» **Exercise task**
Transcribe every item below verbatim, line for line. Leave out the pictures.
═══ Task material ═══
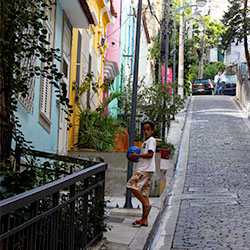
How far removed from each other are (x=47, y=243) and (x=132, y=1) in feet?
88.7

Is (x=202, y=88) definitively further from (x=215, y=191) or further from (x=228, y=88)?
(x=215, y=191)

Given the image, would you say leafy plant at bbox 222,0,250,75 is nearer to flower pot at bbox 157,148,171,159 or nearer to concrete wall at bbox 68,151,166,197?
flower pot at bbox 157,148,171,159

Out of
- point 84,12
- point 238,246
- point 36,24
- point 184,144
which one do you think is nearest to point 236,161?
point 184,144

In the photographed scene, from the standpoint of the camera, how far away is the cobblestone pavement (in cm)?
Result: 821

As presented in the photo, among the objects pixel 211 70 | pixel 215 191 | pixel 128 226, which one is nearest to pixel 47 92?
pixel 128 226

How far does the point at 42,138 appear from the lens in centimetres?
1042

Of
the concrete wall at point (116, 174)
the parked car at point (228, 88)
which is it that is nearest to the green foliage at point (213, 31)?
the parked car at point (228, 88)

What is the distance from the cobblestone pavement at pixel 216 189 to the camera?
821cm

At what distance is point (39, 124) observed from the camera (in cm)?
1013

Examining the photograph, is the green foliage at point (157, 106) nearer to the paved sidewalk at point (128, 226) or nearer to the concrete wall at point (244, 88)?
the paved sidewalk at point (128, 226)

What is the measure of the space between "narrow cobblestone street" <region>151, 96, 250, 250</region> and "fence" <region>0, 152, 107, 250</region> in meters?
1.75

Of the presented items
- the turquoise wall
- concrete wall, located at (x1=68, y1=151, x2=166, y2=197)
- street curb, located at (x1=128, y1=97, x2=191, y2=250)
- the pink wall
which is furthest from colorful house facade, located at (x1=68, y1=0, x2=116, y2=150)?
street curb, located at (x1=128, y1=97, x2=191, y2=250)

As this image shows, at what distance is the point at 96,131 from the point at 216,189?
128 inches

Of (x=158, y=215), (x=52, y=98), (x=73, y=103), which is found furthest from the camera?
(x=73, y=103)
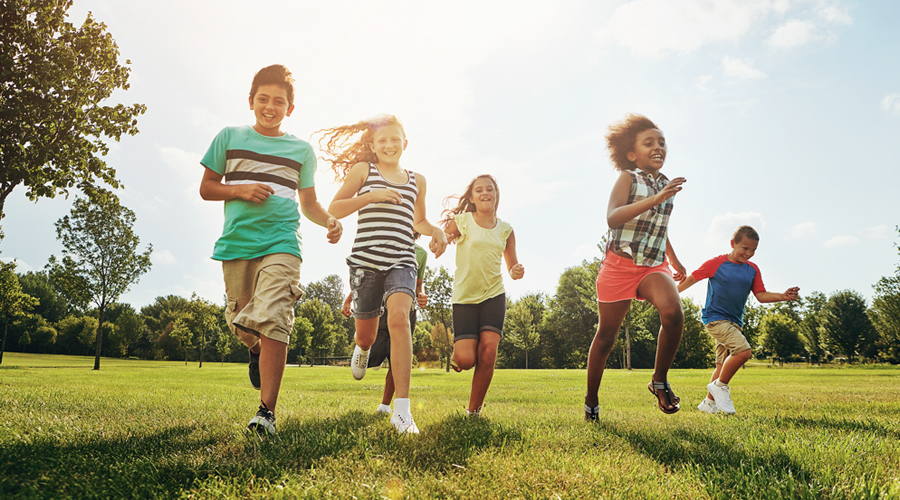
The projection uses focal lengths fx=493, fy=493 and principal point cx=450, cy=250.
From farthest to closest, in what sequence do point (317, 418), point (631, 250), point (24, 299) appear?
point (24, 299), point (631, 250), point (317, 418)

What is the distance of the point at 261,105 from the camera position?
3.96 meters

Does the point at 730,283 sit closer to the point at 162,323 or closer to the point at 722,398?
the point at 722,398

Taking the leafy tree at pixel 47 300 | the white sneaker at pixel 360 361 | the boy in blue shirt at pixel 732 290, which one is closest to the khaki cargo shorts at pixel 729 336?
the boy in blue shirt at pixel 732 290

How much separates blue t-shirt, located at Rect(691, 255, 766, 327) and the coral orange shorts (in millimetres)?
2467

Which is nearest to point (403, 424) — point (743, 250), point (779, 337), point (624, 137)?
point (624, 137)

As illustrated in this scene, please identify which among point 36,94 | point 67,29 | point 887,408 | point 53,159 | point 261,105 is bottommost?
point 887,408

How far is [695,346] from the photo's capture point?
177 ft

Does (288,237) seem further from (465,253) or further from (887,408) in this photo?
(887,408)

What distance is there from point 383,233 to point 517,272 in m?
1.59

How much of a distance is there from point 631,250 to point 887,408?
482 centimetres

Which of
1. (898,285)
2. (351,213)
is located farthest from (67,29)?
(898,285)

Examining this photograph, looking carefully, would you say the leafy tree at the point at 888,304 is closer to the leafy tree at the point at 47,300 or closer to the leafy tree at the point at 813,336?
the leafy tree at the point at 813,336

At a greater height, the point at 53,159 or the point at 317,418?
the point at 53,159

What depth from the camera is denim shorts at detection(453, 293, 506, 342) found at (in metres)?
4.91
═══
» **Solution to this exercise**
How far removed from each other are (x=47, y=243) and (x=132, y=1) in feet?
88.7

Is (x=202, y=88) definitively further from (x=215, y=191) or further from (x=228, y=88)?
(x=215, y=191)

Given the image, would you say leafy plant at bbox 222,0,250,75 is nearer to flower pot at bbox 157,148,171,159 or nearer to concrete wall at bbox 68,151,166,197?
flower pot at bbox 157,148,171,159

Out of
- point 84,12
- point 238,246
- point 36,24
- point 184,144
which one do you think is nearest to point 236,161?
point 184,144

In the photographed scene, from the standpoint of the camera, how far away is the cobblestone pavement (in cm)?
Result: 821

As presented in the photo, among the objects pixel 211 70 | pixel 215 191 | pixel 128 226, which one is nearest to pixel 47 92?
pixel 128 226

How far does the point at 42,138 appear from the lens in centimetres?
1042

Of
the concrete wall at point (116, 174)
the parked car at point (228, 88)
which is it that is nearest to the green foliage at point (213, 31)?
the parked car at point (228, 88)

What is the distance from the cobblestone pavement at pixel 216 189 to the camera?
821cm

At what distance is point (39, 124) observed from the camera (in cm)?
1013

Examining the photograph, is the green foliage at point (157, 106) nearer to the paved sidewalk at point (128, 226) or nearer to the concrete wall at point (244, 88)?
the paved sidewalk at point (128, 226)

What is the measure of the space between "narrow cobblestone street" <region>151, 96, 250, 250</region> and "fence" <region>0, 152, 107, 250</region> in meters?
1.75

Of the presented items
- the turquoise wall
- concrete wall, located at (x1=68, y1=151, x2=166, y2=197)
- street curb, located at (x1=128, y1=97, x2=191, y2=250)
- the pink wall
which is furthest from colorful house facade, located at (x1=68, y1=0, x2=116, y2=150)?
street curb, located at (x1=128, y1=97, x2=191, y2=250)

As this image shows, at what distance is the point at 96,131 from the point at 216,189?
128 inches

Of (x=158, y=215), (x=52, y=98), (x=73, y=103), which is found furthest from the camera?
(x=73, y=103)
The projection uses focal lengths fx=493, fy=493 and principal point cx=450, cy=250.
From farthest to closest, in what sequence do point (317, 418), point (631, 250), point (24, 299) appear?
point (24, 299), point (631, 250), point (317, 418)

What is the distance of the point at 261,105 from the camera position?
3.96 meters

Does the point at 730,283 sit closer to the point at 162,323 or closer to the point at 722,398?
the point at 722,398

Taking the leafy tree at pixel 47 300 | the white sneaker at pixel 360 361 | the boy in blue shirt at pixel 732 290, which one is closest to the khaki cargo shorts at pixel 729 336?
the boy in blue shirt at pixel 732 290

How much separates blue t-shirt, located at Rect(691, 255, 766, 327) and the coral orange shorts (in millimetres)?
2467

Which is nearest to point (403, 424) — point (743, 250), point (779, 337), point (624, 137)?
point (624, 137)

As illustrated in this scene, please identify which among point 36,94 | point 67,29 | point 887,408 | point 53,159 | point 261,105 is bottommost?
point 887,408

How far is [695,346] from the photo's capture point?
177 ft

Does (288,237) seem further from (465,253) or further from (887,408) in this photo?
(887,408)

What distance is there from point 383,233 to point 517,272 in m?
1.59

How much of a distance is there from point 631,250 to point 887,408?
482 centimetres

Which of
1. (898,285)
2. (351,213)
is located farthest from (67,29)?
(898,285)

Examining this photograph, looking carefully, would you say the leafy tree at the point at 888,304 is closer to the leafy tree at the point at 47,300 or closer to the leafy tree at the point at 813,336?
the leafy tree at the point at 813,336

At a greater height, the point at 53,159 or the point at 317,418?
the point at 53,159

What depth from the camera is denim shorts at detection(453, 293, 506, 342) found at (in metres)?
4.91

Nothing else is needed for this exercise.